寄ると触ると
- 意味
- 人が集まるたびに。機会があると。
用例
いつも同じような話や物事が始まるという状況で使われます。
- 政治の話になると、あの二人は寄ると触ると言い合いになる。
- 最近の会議は、寄ると触ると経費削減の話ばかりでうんざりだ。
- 高校の同窓会では、寄ると触ると昔話ばかりで話が前に進まなかった。
これらの例文では、人々が集まって話をすると、ほとんど毎回同じ話題や反応になってしまうという様子が描かれています。関心が偏っていたり、意見がぶつかりがちなテーマをめぐる典型的な人間模様を表す言い回しです。
注意点
この表現は、やや否定的な意味合いを含むことが多く、特定の集団が執拗に同じ話題にこだわったり、対立を繰り返したりしていることへのいらだちや皮肉を込めて使われます。
そのため、ユーモラスに使うこともありますが、文脈によっては非難や揶揄と受け取られる可能性があります。特定の人や集団を暗に批判する場合には注意が必要です。
また、やや古風な言い回しのため、若い世代やカジュアルな場面では聞き慣れないと感じられることがありますが、文芸的・比喩的な表現として使えば、味わいのある語感を持たせることも可能です。
背景
「寄ると触ると」という表現は、江戸時代の町人言葉や上方言葉などに由来する口語的な慣用句です。「寄る」は人が集まること、「触る」は何かに関わる・関係するという意味合いがあり、両者が連続することで、「集まるたびに必ず関わることになる(特定の話題や出来事)」という意味を持つようになりました。
この言葉が広く使われるようになった背景には、庶民文化の中での井戸端会議や寄り合い、商家や職場での立ち話など、日常的な交流のなかで特定の話題に繰り返し触れることが多かったという社会的な風景があります。とくに、争いや噂話、身近な問題について、同じ話が繰り返される状況は多くの人に共通する体験であり、それを端的に表すのにこの表現が重宝されたのです。
また、「寄ると触ると喧嘩になる」といった言い回しは、しばしば夫婦や親子、ライバル関係など、身近な関係でのいがみ合いや衝突を描写する決まり文句としても定着しました。その意味で、「寄ると触ると」は、人間関係のパターンや集団心理をうがった言葉であるとも言えます。

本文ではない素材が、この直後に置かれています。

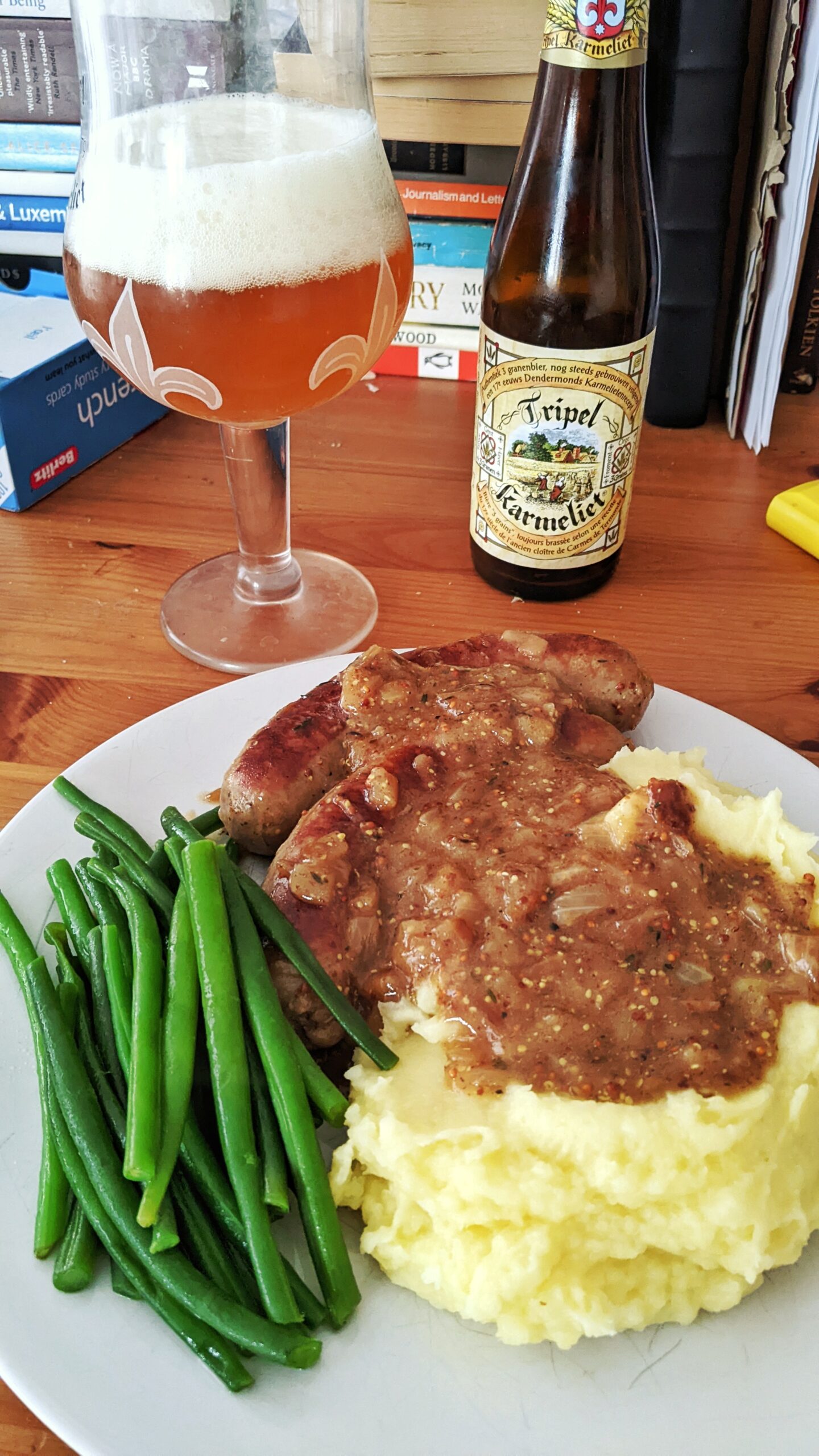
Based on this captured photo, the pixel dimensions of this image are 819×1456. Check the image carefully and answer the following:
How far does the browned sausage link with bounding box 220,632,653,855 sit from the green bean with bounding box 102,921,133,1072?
272 millimetres

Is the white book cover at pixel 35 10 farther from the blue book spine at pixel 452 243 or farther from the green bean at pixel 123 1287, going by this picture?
the green bean at pixel 123 1287

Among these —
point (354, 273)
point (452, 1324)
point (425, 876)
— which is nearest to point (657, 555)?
point (354, 273)

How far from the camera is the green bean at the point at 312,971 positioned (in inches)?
55.1

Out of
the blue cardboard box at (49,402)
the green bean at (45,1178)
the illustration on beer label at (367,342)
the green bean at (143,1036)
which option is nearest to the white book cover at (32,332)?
the blue cardboard box at (49,402)

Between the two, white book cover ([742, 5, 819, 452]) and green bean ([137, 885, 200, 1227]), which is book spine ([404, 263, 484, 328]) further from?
green bean ([137, 885, 200, 1227])

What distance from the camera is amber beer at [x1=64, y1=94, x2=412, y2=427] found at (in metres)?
1.82

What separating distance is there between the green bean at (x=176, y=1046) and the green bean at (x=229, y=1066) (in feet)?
0.05

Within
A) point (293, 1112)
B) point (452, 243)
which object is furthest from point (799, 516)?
point (293, 1112)

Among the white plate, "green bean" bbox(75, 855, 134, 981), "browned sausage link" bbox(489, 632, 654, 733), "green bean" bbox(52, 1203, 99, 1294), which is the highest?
"browned sausage link" bbox(489, 632, 654, 733)

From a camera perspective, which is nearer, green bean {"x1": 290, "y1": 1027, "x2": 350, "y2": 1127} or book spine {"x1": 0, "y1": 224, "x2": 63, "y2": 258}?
green bean {"x1": 290, "y1": 1027, "x2": 350, "y2": 1127}

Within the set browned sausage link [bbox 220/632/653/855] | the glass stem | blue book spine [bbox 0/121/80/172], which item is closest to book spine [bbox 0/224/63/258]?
blue book spine [bbox 0/121/80/172]

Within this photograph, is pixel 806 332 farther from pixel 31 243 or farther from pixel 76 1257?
pixel 76 1257

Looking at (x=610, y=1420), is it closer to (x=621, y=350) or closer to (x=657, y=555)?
(x=621, y=350)

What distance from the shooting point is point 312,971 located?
4.70 feet
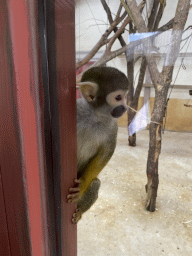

時代が進んでも、人が集まるとつい同じ話題になる、意見が食い違って議論になる、といった状況はなくならず、この言葉のリアリティは今も生き続けています。
まとめ
「寄ると触ると」という表現は、人々が集まれば毎回のようにある話題や反応が繰り返される様子を描く、風刺や皮肉の効いた慣用句です。ときに口論や騒動、ときに話題の偏りや空気の閉塞感など、人間関係に潜む日常的なクセを巧みに表現しています。
この言葉は、江戸時代の庶民生活を背景に自然発生的に使われるようになり、現代でも会話や文章の中で用いられる言葉として定着しています。少し古風ながらも味のある言い回しであり、使い方次第では場の雰囲気を和ませたり、共感を引き出したりする効果もあります。
変化の激しい社会の中でも、人間が集まると繰り返されるテーマや対立は決してなくならないという真理を、簡潔な語感で伝えてくれる「寄ると触ると」という言葉。使いどころに気をつけながらも、人間関係の観察や風刺にぴったりの表現として、今後も活用していく価値のある表現です。